___ 文書の抜粋 ___
また、イエス・キリストは個人を救うだけではなく、やがてこの世界を正義をもって治めて下さる方です。この神の救いを伝えることが、聖書が書かれた目的であり、この神の救いを受け取るためにわたしたちは生かされ、この救いが伝えられるために世界はなお存在しているのです。「イエス・神の救い」という名前は、このようにわたしたちにとって一番大事なものを示しているのです。

この世に大切なものは多くありますが、わたしたちを永遠に救い、生かすのはこの名だけです。わたしたちは今日、この方を見上げ、そのみ名を心に刻むのです。
___ データ内容 ___
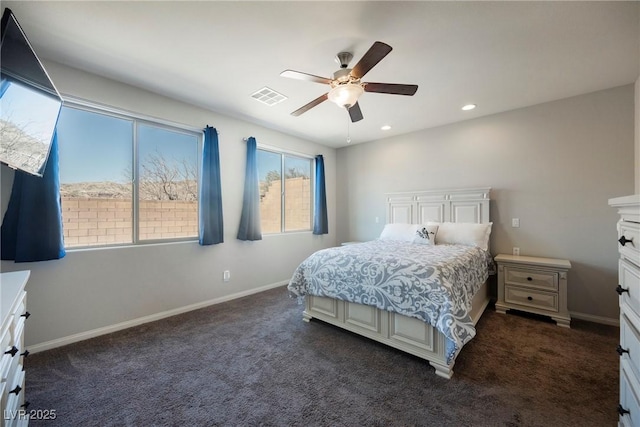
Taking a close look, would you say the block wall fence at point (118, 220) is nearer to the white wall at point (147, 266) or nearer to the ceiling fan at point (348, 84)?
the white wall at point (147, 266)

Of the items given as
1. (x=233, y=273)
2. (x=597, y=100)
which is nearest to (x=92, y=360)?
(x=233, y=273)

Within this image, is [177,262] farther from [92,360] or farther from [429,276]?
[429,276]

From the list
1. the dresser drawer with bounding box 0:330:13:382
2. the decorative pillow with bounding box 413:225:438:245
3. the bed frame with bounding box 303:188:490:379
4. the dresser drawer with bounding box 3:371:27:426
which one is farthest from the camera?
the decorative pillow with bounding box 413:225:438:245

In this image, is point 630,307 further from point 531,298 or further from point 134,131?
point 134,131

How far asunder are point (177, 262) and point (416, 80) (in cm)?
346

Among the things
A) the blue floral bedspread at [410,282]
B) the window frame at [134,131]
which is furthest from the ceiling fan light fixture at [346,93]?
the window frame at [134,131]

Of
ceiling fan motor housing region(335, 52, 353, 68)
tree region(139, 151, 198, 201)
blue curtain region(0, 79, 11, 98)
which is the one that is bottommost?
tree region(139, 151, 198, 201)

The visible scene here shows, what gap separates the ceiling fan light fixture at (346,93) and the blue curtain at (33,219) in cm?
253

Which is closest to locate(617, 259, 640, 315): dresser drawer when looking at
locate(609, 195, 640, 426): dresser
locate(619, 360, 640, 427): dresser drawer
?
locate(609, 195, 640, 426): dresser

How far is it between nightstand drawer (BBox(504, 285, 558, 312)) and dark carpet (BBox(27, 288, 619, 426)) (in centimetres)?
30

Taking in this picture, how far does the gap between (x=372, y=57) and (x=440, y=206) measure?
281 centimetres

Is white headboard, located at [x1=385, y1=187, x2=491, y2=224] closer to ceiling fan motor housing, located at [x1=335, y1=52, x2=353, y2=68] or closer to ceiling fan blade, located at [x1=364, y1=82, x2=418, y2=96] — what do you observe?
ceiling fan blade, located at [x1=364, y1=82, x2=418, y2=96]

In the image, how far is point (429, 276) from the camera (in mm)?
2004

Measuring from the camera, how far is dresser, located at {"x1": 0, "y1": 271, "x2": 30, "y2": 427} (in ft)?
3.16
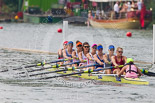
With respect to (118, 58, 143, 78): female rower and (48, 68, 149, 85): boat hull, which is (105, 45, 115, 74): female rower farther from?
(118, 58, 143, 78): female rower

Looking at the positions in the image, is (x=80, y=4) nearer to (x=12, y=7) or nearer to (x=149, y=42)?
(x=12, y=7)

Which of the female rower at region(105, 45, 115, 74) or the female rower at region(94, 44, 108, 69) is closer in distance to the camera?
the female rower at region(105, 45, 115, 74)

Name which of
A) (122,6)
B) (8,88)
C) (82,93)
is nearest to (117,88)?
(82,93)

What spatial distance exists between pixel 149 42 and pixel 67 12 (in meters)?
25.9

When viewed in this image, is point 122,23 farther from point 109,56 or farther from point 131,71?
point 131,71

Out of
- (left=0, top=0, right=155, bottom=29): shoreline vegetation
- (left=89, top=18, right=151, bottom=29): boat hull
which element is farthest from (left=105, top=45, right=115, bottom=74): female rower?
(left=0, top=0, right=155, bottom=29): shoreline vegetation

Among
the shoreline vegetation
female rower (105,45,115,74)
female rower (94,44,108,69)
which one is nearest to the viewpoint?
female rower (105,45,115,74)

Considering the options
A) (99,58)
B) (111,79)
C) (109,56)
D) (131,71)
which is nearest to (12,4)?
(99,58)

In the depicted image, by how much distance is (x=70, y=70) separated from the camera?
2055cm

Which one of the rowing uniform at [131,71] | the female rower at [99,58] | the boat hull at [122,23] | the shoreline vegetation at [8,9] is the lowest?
___
**課題:**
1 – 上に並ぶ行から、「image」という語を含む行をすべて抜き出してください。
2 – イエスの名についての文章を、最後の文の後から書き継いでください。

**解答例:**
1 –
Within this image, is [177,262] farther from [92,360] or farther from [429,276]?
In this image, is point 630,307 further from point 531,298 or further from point 134,131?
In the image, how far is point (429, 276) from the camera (in mm)?
Looking at the positions in the image, is (x=80, y=4) nearer to (x=12, y=7) or nearer to (x=149, y=42)?
When viewed in this image, is point 122,23 farther from point 109,56 or farther from point 131,71?
In the depicted image, by how much distance is (x=70, y=70) separated from the camera?

2 –
イエスは神のみ子であり、最も偉大な方ですが、わたしたちにとって、とても親しい方です。この世では、地位の高い人には尊称や称号がつけられます。日本では今でも天皇の本名を公けの場で呼び捨てにしたら大問題になることでしょう。また多くの宗教の開祖や教祖も尊称や立派な法名で呼ばれます。そのように地位の高い人には決して気軽に近づけません。わたしたちからは遠い存在です。しかし、わたしたちは偉大な神のみ子を何の尊称をつけないで、親しみをこめて「イエス」と呼ぶことができるのです。誰よりも偉大なイエス・キリストは、また誰よりも謙遜で柔和な方です。最初にイエス様のもとに招かれたのは、当時もっとも社会的地位の低い羊飼いたちでした。それは誰でもキリストに出会うことができることを教えているのです。神様は、わたしたちが神の子を「敬して遠ざける」のではなく、親しく「イエス」と呼んで、いつもイエス様と共に歩むことを求めておられるのです。ですから今年も喜びをもってイエス様の名を呼び、イエス様と共に歩んでゆきたいと思います。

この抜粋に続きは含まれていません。